Affaire Robert Boulin : un docu démonte la thèse officielle

publié le 25 octobre 2017 à 20h46

Qui a tué Robert Boulin ? A défaut de répondre formellement à la question, le minutieux documentaire d' Envoyé spécial, diffusé ce jeudi sur France 2, la rend incontournable (1). Trente-huit ans après la mort de l'ex-ministre du Travail de Valéry Giscard d'Estaing, retrouvé le 30 octobre 1979 dans un étang de la forêt de Rambouillet (Yvelines), le journaliste Benoît Collombat fait voler en éclat la thèse officielle, selon laquelle Boulin se serait suicidé après une histoire de malversations immobilières dans le Var.

Auteur de nombreuses enquêtes sur le sujet, Collombat a recueilli des témoignages inédits, exhumé des rapports confidentiels et reconstitué ce gigantesque puzzle qui hante les coulisses de notre histoire politique. Autant d'indices qui permettent de dessiner une autre histoire, celle d'un crime maquillé en suicide. Un «camouflage» , pour reprendre le mot de la fille de Robert Boulin, Fabienne Boulin-Burgeat. D'une précision implacable, le documentaire d' Envoyé spécial retrace toutes les incohérences d'une affaire étouffée dès l'origine. Car plusieurs heures avant que le corps de Boulin ne soit retrouvé, au moins une demi-douzaine de personnes, au sein de l'appareil d'Etat, sont au courant de la mort du ministre. Tout va alors être fait pour en dissimuler la véritable cause. La première autopsie ne révèle ni les deux fractures faciales, ni les hématomes et ecchymoses constatés par les pompiers. Pas plus que les premiers examens du médecin légiste, qui révéleront des anomalies flagrantes.

Au moment de sa mort, Robert Boulin est un homme qui dérange. Sur fond de rivalités entre Valéry Giscard d’Estaing et Jacques Chirac, il est soupçonné de vouloir révéler certaines affaires troubles de son propre parti, le RPR. Le documentaire questionne en particulier le rôle d’un personnage, Louis-Bruno Chalret, ancien procureur général à Versailles, qui s’est rendu sur place la nuit du drame et a dessaisi les gendarmes au profit des policiers. Un haut magistrat très lié au Service d’action civique (SAC), le service d’ordre gaulliste à la réputation sulfureuse.

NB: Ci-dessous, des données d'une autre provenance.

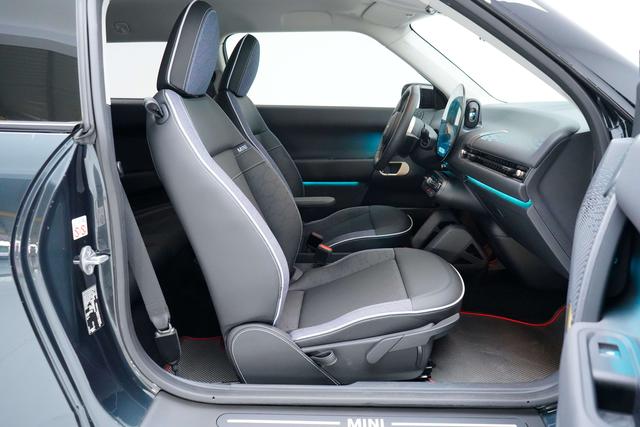 Pre-Owned Electric MINI COOPER 2024 Model COOPER E Classic Edition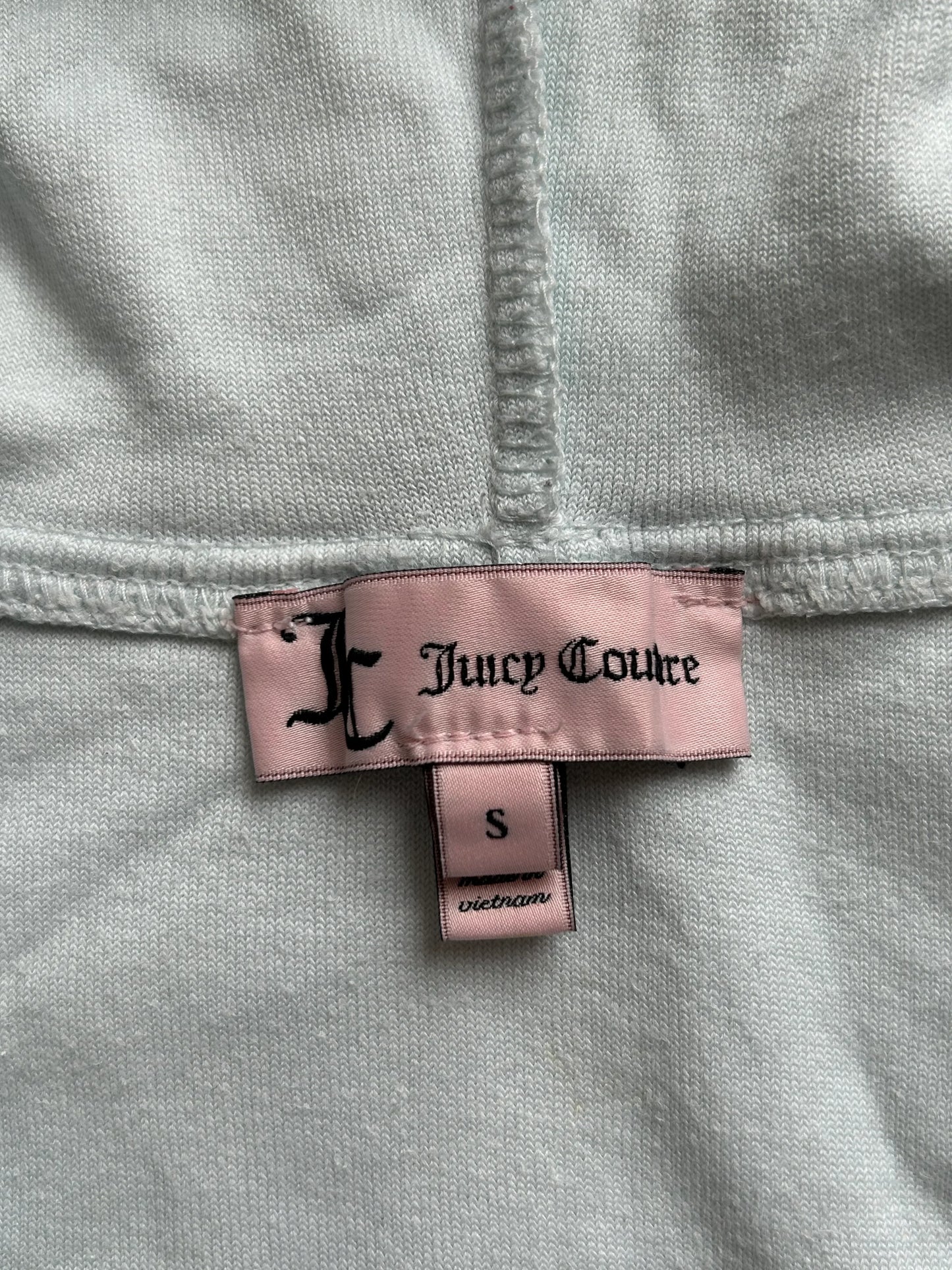 Iconic Juicy Couture Velours-Hoodie in Pastellblau – Goldenes Logo-Detail-Still Alive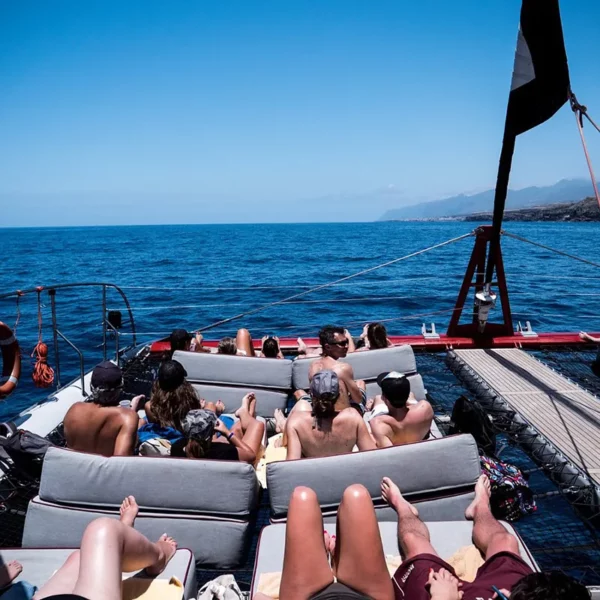 Екскурзия с една лодка Freebird в Тенерифе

La piste d’une implication de la milice gaulliste est corroborée par un autre témoignage, celui de M. Paul, qui raconte avoir été mandaté par l’ancien patron du SAC, pour cambrioler des documents relatifs à Robert Boulin, en 1983.

Que contenaient les archives de Robert Boulin ? Envoyé spécial  explore la piste de l'argent sale de la Françafrique et du financement politique occulte, sans parvenir à lever tous les mystères. Depuis la première plainte en 1983, soldée par un non-lieu en 1991, d'autres ont suivi, notamment pour «destruction de preuves», toutes classées sans suite. Après de multiples rebondissements, une nouvelle enquête a été ouverte fin 2015 à Versailles pour «arrestation, enlèvement et séquestration suivis de mort ou assassinat». Plusieurs témoins ont été entendus, mais aucune reconstitution n'a encore eu lieu, et d'autres témoins clés attendent d'être auditionnés. «A un moment donné, estime Fabienne Boulin-Burgeat, il faudra que la France se regarde dans les yeux.»

(1) Révélations sur un crime d'Etat, un documentaire de Benoît Collombat, Bernard Nicolas, Arnaud Mansir et Erika Barroché, à 20 h 55 sur France 2.